As the government brings in temporary VAT cuts and the 'eat out to help out scheme’ to incentivise consumers to return to frequenting local business premises and spend money to get the UK economy on the road to recovery post-lockdown, Jillian Thomas, the managing director of Sheffield firm Future Life Wealth Management, has issued her own plea for people to play their part.
Writing in her blog on the Future Life website, Thomas said: “As a financial adviser I spend a lot of time telling people to spend less and save more. One of my favourites is the ‘coffee cup challenge’ where I challenge you not to buy a coffee on the way to the office or while out shopping, as a simple way to save a few pounds a week.
“In normal times five coffees a week at say £2.40 each meant you’d spend well over £600 a year just on coffee! In normal times I would say don’t do it.
“But these are not normal times. And I am turning my advice on its head and saying: spend, spend, spend.”
Thomas highlighted that prior to the Covid-19 lockdown, an average UK family would save around £140 in cash deposits.
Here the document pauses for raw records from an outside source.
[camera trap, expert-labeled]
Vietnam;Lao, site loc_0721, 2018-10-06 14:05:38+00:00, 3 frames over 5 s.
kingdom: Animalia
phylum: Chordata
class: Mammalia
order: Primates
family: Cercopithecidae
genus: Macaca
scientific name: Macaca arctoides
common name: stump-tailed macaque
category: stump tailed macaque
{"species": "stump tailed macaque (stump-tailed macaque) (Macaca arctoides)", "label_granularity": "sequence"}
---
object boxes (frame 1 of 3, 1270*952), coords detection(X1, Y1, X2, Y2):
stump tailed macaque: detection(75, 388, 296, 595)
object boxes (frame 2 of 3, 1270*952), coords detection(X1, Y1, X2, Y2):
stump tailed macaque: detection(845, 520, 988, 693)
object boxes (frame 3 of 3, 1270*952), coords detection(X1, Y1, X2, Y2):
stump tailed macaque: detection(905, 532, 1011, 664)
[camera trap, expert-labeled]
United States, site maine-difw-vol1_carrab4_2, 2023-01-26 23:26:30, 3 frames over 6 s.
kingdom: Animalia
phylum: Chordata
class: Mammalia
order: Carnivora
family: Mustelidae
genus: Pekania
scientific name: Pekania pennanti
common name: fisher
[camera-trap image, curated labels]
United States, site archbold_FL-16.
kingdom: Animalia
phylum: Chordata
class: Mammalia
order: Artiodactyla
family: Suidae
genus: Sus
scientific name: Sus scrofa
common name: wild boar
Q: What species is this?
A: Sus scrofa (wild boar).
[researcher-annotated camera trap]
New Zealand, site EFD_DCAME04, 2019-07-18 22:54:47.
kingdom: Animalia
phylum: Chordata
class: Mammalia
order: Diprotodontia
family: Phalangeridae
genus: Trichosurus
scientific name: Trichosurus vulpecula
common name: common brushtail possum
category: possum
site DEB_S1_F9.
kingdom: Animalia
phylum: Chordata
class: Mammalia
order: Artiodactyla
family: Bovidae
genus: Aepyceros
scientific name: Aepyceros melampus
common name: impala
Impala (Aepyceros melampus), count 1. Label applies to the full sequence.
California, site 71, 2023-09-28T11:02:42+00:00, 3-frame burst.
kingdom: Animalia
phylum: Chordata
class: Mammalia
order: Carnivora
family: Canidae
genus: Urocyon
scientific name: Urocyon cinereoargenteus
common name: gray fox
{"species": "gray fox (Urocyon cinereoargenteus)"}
That figure had reached the dizzy heights of £900 by May.
Thomas added: “Not only is that [saved] money sitting in accounts not earning much interest, but it is not helping the local economy recover.”
With acknowledgement of the fact that consumers are understandably keeping funds back over job security concerns, Thomas sought to remind individuals of the role they must play in being part of the economic recovery and used the opportunity to champion the need for spending within local businesses.
She wrote: “Now we are easing out of lockdown, we need to spend wisely and maybe spend a bit more.
“If you spend £1 locally with a small or medium-sized business, the theory is that 63 pence stays local, compared with spending at a bigger company where only 40 pence stays local.
“Those local shops probably buy their supplies from other local small businesses and all these small businesses create jobs. Eighty per cent of businesses employ less 20 people; but when added together, those businesses are the largest employer in the country.”
In a rallying call, Thomas pointed out that in supporting the high-street, the knock-on effect results in more affluent communities and higher house prices, and implored people to go out and benefit their local area.
“By getting away from the click culture and shopping locally you will help save the butcher, the baker, the shoe shop and the independent coffee shop from going under.
“Take my new coffee cup challenge; go and buy a coffee and keep the coffee shop on your local high street.”